**Task prompt**
Write down every entry below once more, exactly.

Stored dataset items:
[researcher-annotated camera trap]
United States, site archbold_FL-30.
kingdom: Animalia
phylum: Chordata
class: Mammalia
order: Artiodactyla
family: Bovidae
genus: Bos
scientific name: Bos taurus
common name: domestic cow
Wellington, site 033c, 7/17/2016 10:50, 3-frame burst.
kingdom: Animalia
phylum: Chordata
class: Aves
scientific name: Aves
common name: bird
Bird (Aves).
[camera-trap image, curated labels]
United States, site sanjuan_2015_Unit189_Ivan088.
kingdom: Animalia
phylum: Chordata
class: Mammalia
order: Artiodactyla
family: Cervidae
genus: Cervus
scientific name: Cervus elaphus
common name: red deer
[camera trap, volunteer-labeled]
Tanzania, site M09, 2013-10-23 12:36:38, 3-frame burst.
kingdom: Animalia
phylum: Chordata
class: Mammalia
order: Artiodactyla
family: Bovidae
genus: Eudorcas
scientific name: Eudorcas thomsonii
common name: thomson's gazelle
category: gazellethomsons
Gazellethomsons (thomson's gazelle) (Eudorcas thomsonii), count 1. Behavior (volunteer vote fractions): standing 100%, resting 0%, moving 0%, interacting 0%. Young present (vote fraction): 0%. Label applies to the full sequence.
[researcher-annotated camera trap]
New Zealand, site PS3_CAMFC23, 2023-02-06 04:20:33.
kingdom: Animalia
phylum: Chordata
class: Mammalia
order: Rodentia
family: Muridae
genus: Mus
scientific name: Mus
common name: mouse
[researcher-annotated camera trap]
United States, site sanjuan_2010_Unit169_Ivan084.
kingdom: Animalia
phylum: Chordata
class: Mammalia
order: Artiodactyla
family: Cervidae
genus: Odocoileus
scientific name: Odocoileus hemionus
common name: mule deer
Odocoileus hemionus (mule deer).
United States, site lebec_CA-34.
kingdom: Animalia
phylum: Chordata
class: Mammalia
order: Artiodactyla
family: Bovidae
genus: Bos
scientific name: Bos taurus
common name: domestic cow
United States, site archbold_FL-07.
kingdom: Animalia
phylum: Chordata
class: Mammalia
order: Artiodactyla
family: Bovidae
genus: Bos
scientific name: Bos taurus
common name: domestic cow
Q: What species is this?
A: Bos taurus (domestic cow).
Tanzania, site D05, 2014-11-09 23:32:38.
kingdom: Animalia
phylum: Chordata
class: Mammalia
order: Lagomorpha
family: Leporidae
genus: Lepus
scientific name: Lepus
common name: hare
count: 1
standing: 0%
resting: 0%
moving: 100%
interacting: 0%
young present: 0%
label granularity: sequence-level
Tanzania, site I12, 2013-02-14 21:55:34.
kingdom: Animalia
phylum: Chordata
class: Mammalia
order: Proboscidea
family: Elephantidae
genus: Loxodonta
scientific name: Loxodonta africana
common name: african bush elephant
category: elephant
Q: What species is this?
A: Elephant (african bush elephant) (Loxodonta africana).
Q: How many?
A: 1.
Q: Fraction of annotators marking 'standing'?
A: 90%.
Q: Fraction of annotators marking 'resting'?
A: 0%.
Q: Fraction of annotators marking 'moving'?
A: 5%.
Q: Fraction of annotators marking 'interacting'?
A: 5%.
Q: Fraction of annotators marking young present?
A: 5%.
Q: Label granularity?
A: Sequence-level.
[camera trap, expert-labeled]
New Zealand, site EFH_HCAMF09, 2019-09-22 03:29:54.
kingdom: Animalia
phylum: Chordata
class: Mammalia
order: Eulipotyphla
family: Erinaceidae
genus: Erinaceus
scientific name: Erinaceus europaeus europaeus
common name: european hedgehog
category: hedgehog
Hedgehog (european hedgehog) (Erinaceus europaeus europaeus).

**Result**
[researcher-annotated camera trap]
United States, site archbold_FL-30.
kingdom: Animalia
phylum: Chordata
class: Mammalia
order: Artiodactyla
family: Bovidae
genus: Bos
scientific name: Bos taurus
common name: domestic cow
Wellington, site 033c, 7/17/2016 10:50, 3-frame burst.
kingdom: Animalia
phylum: Chordata
class: Aves
scientific name: Aves
common name: bird
Bird (Aves).
[camera-trap image, curated labels]
United States, site sanjuan_2015_Unit189_Ivan088.
kingdom: Animalia
phylum: Chordata
class: Mammalia
order: Artiodactyla
family: Cervidae
genus: Cervus
scientific name: Cervus elaphus
common name: red deer
[camera trap, volunteer-labeled]
Tanzania, site M09, 2013-10-23 12:36:38, 3-frame burst.
kingdom: Animalia
phylum: Chordata
class: Mammalia
order: Artiodactyla
family: Bovidae
genus: Eudorcas
scientific name: Eudorcas thomsonii
common name: thomson's gazelle
category: gazellethomsons
Gazellethomsons (thomson's gazelle) (Eudorcas thomsonii), count 1. Behavior (volunteer vote fractions): standing 100%, resting 0%, moving 0%, interacting 0%. Young present (vote fraction): 0%. Label applies to the full sequence.
[researcher-annotated camera trap]
New Zealand, site PS3_CAMFC23, 2023-02-06 04:20:33.
kingdom: Animalia
phylum: Chordata
class: Mammalia
order: Rodentia
family: Muridae
genus: Mus
scientific name: Mus
common name: mouse
[researcher-annotated camera trap]
United States, site sanjuan_2010_Unit169_Ivan084.
kingdom: Animalia
phylum: Chordata
class: Mammalia
order: Artiodactyla
family: Cervidae
genus: Odocoileus
scientific name: Odocoileus hemionus
common name: mule deer
Odocoileus hemionus (mule deer).
United States, site lebec_CA-34.
kingdom: Animalia
phylum: Chordata
class: Mammalia
order: Artiodactyla
family: Bovidae
genus: Bos
scientific name: Bos taurus
common name: domestic cow
United States, site archbold_FL-07.
kingdom: Animalia
phylum: Chordata
class: Mammalia
order: Artiodactyla
family: Bovidae
genus: Bos
scientific name: Bos taurus
common name: domestic cow
Q: What species is this?
A: Bos taurus (domestic cow).
Tanzania, site D05, 2014-11-09 23:32:38.
kingdom: Animalia
phylum: Chordata
class: Mammalia
order: Lagomorpha
family: Leporidae
genus: Lepus
scientific name: Lepus
common name: hare
count: 1
standing: 0%
resting: 0%
moving: 100%
interacting: 0%
young present: 0%
label granularity: sequence-level
Tanzania, site I12, 2013-02-14 21:55:34.
kingdom: Animalia
phylum: Chordata
class: Mammalia
order: Proboscidea
family: Elephantidae
genus: Loxodonta
scientific name: Loxodonta africana
common name: african bush elephant
category: elephant
Q: What species is this?
A: Elephant (african bush elephant) (Loxodonta africana).
Q: How many?
A: 1.
Q: Fraction of annotators marking 'standing'?
A: 90%.
Q: Fraction of annotators marking 'resting'?
A: 0%.
Q: Fraction of annotators marking 'moving'?
A: 5%.
Q: Fraction of annotators marking 'interacting'?
A: 5%.
Q: Fraction of annotators marking young present?
A: 5%.
Q: Label granularity?
A: Sequence-level.
[camera trap, expert-labeled]
New Zealand, site EFH_HCAMF09, 2019-09-22 03:29:54.
kingdom: Animalia
phylum: Chordata
class: Mammalia
order: Eulipotyphla
family: Erinaceidae
genus: Erinaceus
scientific name: Erinaceus europaeus europaeus
common name: european hedgehog
category: hedgehog
Hedgehog (european hedgehog) (Erinaceus europaeus europaeus).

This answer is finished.